Текст для чтения:
▼▼▼
И тем не менее местная интеллигенция видит или предпочитает видеть свою историю в героико-романтическом ключе: вот пришли “сильные личности” и сделали науку и академгородок чуть ли не назло действовавшей власти. Отсюда возникает и своеобразное представление об особой независимости и диссидентстве новосибирской науки.
Протестность и вольнолюбие новосибирских студентов советской эпохи раздувается до невообразимых масштабов. Скажем, провели новосибирские студенты вечер с танцами – это преподносится как плевок в лицо власти, переоделся молодой аспирант ради шуточного спектакля женщиной – это превращается чуть ли не в сексуальную революцию. Я не сомневаюсь, что в новосибирской академической среде действительно мог витать либеральный душок, но для чего же его так баснословно преувеличивать? А всё для того же – чтобы затушевать действительные причины зарождения и развития новосибирской науки. Откуда же, в таком случае, они взялись?
▲▲▲
Исходные материалы:
▼▼▼
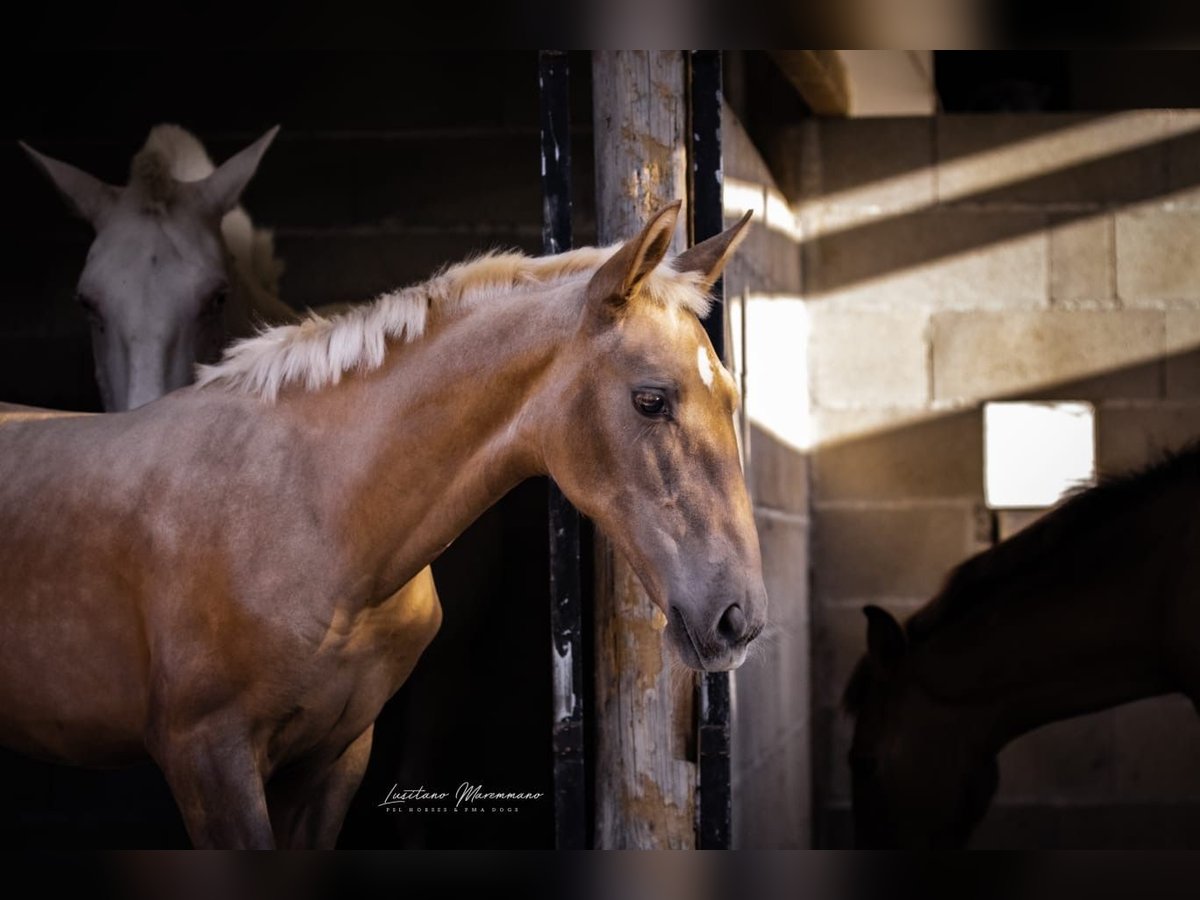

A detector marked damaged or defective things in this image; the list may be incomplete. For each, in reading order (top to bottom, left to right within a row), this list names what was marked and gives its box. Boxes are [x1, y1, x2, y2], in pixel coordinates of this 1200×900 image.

peeling painted post [540, 49, 585, 854]
peeling painted post [590, 51, 696, 854]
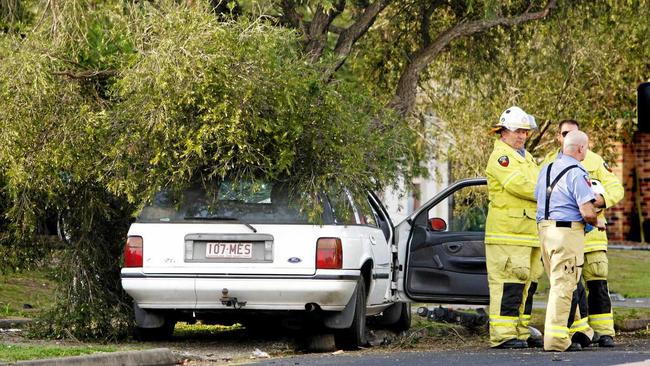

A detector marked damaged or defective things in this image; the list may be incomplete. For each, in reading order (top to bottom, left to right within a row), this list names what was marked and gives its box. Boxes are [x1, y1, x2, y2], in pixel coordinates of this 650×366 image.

crashed vehicle [120, 177, 486, 346]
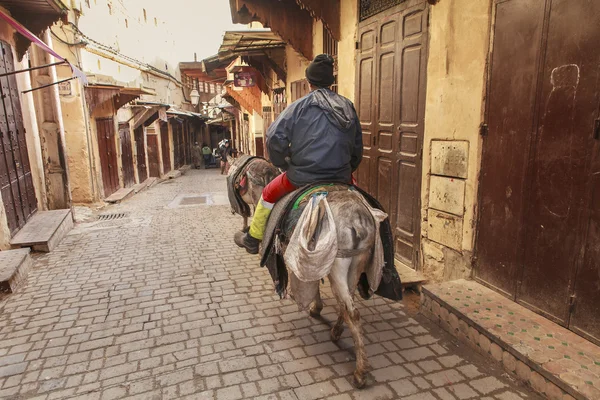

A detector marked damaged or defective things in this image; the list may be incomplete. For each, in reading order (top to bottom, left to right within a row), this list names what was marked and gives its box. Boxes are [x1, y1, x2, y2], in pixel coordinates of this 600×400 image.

rusty metal panel [95, 118, 119, 198]
rusty metal panel [118, 122, 135, 188]
rusty metal panel [476, 0, 548, 296]
rusty metal panel [516, 0, 600, 326]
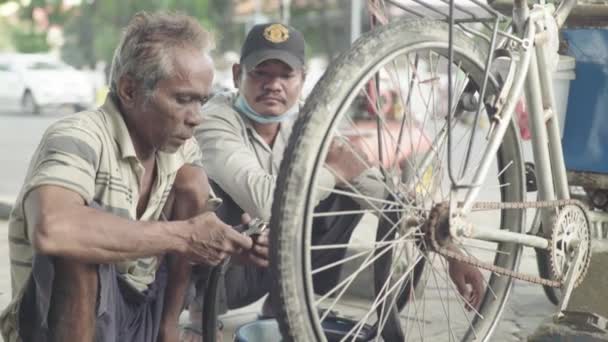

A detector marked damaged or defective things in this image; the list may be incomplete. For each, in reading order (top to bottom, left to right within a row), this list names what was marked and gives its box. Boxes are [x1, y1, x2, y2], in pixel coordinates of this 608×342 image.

rusty metal part [420, 198, 592, 288]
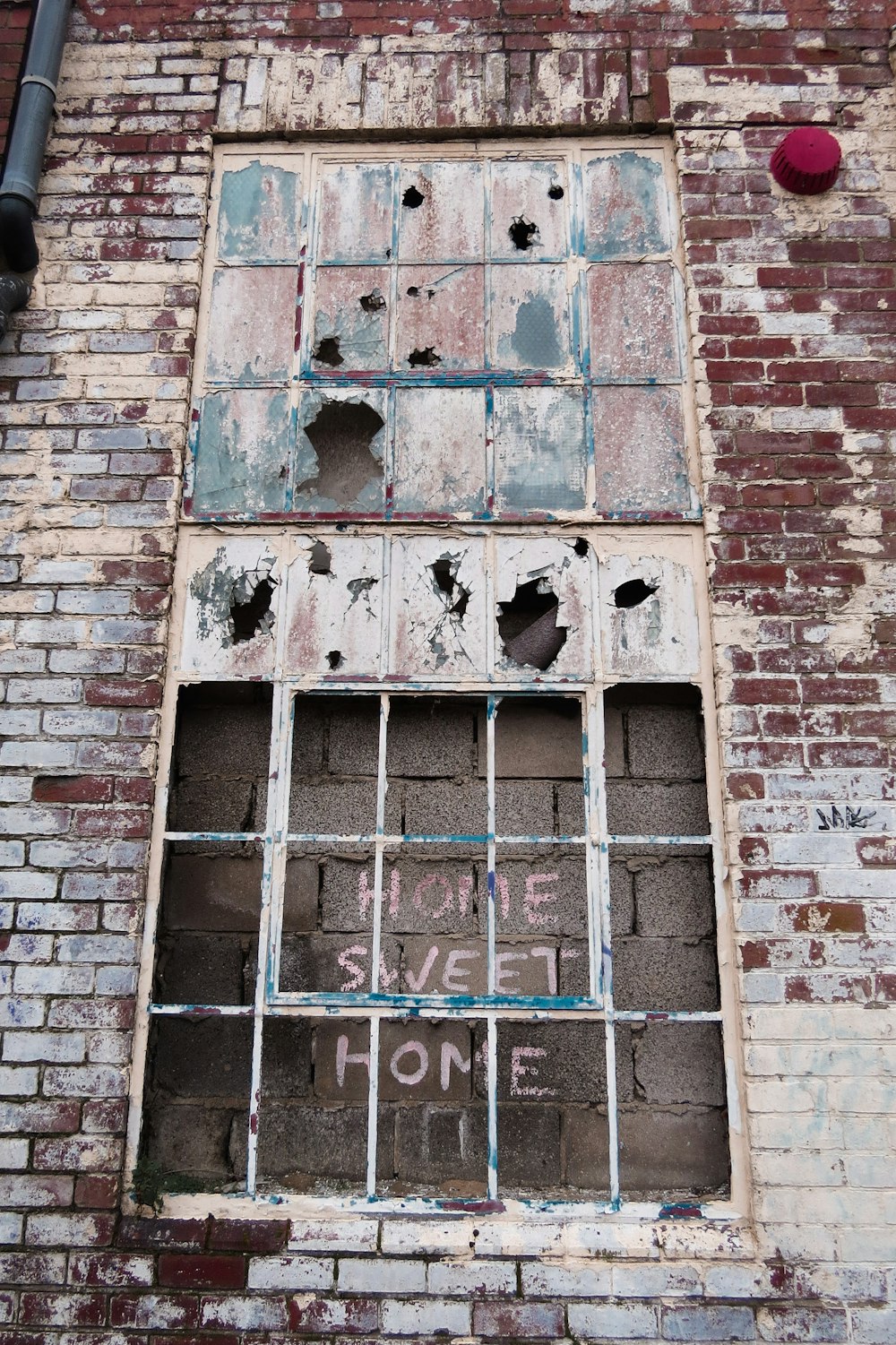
▲▲▲
Что требуется: Выпишите без изменений часть отрывка о новосибирской науке, начав со слов «Протестность и вольнолюбие» и остановившись после слов «случае, они взялись?».

Ответ к упражнению:
Протестность и вольнолюбие новосибирских студентов советской эпохи раздувается до невообразимых масштабов. Скажем, провели новосибирские студенты вечер с танцами – это преподносится как плевок в лицо власти, переоделся молодой аспирант ради шуточного спектакля женщиной – это превращается чуть ли не в сексуальную революцию. Я не сомневаюсь, что в новосибирской академической среде действительно мог витать либеральный душок, но для чего же его так баснословно преувеличивать? А всё для того же – чтобы затушевать действительные причины зарождения и развития новосибирской науки. Откуда же, в таком случае, они взялись?